Teela avanzaba con paso casi igualmente silencioso. Su andar parecía desmañado; pero no lo era. No tropezó ni una vez, no topó con nada. Luis cerraba la comitiva, el menos grácil del grupo.

Y no había razón alguna para que Luis Wu se moviera con gracia. Era sólo un primate transformado, que pese a su evolución nunca se había adaptado por completo a caminar sobre el suelo. Durante millones de años, sus antepasados habían caminado a cuatro patas cuando era necesario y habían viajado por los árboles siempre que era posible.

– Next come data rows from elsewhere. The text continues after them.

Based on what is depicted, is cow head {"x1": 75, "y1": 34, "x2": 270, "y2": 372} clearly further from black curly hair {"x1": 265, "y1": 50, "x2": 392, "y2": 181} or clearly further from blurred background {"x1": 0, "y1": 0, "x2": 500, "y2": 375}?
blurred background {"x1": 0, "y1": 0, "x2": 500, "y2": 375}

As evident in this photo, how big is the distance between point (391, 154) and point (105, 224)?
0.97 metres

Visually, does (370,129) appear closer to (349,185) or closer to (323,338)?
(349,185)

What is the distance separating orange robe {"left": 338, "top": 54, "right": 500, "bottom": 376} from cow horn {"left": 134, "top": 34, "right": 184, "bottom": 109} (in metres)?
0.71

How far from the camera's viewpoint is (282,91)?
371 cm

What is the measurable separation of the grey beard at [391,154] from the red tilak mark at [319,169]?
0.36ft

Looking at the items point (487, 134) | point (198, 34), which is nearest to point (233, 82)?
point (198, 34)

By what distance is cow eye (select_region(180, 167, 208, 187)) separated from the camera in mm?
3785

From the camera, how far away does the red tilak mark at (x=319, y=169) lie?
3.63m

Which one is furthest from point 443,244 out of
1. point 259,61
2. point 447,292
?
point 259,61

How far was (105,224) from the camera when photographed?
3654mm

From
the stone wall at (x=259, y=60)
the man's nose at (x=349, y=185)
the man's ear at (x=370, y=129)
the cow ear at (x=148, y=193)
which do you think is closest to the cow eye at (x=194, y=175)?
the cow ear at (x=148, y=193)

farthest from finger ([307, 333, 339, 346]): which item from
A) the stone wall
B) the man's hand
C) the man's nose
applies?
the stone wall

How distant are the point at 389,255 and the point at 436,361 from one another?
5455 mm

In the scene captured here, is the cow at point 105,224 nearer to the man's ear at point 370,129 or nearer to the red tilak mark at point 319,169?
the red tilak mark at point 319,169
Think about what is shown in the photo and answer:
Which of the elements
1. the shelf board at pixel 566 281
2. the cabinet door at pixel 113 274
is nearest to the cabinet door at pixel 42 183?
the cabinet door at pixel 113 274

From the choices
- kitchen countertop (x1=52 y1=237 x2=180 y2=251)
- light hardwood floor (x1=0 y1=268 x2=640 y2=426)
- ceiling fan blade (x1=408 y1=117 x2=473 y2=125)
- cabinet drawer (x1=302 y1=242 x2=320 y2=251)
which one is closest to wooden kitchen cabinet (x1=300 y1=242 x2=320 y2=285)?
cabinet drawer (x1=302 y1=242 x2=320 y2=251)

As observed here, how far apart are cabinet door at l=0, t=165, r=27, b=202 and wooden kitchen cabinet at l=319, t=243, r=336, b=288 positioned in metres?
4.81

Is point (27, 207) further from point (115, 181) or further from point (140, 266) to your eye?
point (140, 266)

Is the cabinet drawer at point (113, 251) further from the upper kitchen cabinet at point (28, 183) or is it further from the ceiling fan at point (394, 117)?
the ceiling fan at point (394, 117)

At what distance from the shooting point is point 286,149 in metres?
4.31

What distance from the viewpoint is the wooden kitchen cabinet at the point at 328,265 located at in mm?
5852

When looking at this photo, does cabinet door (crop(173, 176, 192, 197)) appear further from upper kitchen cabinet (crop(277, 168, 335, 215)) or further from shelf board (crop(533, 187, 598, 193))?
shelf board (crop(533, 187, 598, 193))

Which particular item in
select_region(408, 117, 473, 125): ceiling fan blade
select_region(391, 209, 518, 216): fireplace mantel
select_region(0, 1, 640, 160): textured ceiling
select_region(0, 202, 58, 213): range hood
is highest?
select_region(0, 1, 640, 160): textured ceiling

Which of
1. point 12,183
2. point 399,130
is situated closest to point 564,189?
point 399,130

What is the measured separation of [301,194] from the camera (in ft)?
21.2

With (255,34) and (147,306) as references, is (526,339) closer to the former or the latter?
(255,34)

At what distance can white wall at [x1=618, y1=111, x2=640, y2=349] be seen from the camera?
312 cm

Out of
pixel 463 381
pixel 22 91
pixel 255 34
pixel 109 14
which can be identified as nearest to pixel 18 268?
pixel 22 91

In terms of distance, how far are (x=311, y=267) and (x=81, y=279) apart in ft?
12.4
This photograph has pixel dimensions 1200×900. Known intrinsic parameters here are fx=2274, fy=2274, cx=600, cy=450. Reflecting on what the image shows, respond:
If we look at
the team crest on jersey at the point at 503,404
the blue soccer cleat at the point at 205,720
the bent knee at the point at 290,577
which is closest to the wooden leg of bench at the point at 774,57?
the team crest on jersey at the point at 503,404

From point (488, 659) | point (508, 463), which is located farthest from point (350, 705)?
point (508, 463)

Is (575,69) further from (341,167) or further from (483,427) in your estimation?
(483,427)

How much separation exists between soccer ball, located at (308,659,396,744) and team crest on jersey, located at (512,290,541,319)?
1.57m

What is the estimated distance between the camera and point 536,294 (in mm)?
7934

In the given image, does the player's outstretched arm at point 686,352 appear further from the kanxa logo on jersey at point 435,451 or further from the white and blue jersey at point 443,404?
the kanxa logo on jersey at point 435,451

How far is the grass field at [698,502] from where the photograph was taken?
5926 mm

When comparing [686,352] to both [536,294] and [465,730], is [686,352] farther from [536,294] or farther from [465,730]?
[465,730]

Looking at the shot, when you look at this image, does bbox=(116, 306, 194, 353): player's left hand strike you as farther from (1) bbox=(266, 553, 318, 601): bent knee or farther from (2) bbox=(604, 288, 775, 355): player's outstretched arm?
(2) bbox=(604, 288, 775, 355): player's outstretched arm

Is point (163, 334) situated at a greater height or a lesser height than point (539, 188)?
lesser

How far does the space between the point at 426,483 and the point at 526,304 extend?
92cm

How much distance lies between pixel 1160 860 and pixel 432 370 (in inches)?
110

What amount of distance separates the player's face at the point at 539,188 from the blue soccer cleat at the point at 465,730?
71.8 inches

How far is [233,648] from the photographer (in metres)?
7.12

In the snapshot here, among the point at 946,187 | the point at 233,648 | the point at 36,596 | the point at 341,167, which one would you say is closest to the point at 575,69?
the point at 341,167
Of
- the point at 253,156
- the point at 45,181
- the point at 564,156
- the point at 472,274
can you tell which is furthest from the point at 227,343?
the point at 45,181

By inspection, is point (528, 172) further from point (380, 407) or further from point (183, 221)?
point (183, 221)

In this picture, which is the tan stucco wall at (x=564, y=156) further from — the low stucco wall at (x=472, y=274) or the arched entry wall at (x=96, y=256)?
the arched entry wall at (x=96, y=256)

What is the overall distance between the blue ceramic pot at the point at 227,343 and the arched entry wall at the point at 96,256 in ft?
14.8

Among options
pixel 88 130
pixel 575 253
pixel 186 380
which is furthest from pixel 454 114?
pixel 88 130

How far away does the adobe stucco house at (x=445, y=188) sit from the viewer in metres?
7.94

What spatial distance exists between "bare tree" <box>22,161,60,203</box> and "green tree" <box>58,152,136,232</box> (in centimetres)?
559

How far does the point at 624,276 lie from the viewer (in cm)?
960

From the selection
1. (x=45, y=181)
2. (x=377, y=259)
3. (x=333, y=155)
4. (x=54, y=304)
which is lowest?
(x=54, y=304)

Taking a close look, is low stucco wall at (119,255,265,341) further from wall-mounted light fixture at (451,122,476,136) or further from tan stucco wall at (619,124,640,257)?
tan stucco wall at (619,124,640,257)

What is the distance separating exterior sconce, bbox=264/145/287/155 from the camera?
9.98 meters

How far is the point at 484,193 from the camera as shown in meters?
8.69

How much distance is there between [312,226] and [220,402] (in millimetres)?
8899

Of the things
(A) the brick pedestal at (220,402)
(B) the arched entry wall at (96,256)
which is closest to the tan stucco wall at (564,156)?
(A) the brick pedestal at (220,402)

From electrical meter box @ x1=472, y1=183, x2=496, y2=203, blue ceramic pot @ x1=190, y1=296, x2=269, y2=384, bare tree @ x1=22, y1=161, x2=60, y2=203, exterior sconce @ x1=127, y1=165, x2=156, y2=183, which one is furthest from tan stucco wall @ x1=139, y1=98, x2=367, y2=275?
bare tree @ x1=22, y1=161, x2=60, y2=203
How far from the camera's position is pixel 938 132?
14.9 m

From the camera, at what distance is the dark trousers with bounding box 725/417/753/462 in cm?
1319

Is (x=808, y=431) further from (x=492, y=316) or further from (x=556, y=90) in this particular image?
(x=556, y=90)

El pleistoceno puso fin a esa costumbre con sus millones de años de sequía. Los bosques desaparecieron dejando a los antepasados de Luis Wu sedientos y hambrientos. Desesperados, empezaron a comer carne. Las cosas cambiaron un poco cuando descubrieron el secreto del fémur del antílope, cuya articulación dejó señales en tantos cráneos fósiles.

Ahora, con sus pies aún dotados de un vestigio de dedos, Luis Wu y Teela Brown paseaban en compañía de dos seres extraños.

¿Extraños? Todos eran extraños allí, incluso el loco y exiliado Nessus, con su desordenada crin y sus inquietas cabezas inquisidoras. Interlocutor también se sentía incómodo. Sus ojos, rodeados de negros círculos, escudriñaban la vegetación desconocida en busca de seres con aguijones envenenados o afilados dientes. Instinto, sin duda. Los titerotes nunca permitirían el acceso de fieras peligrosas a sus parques.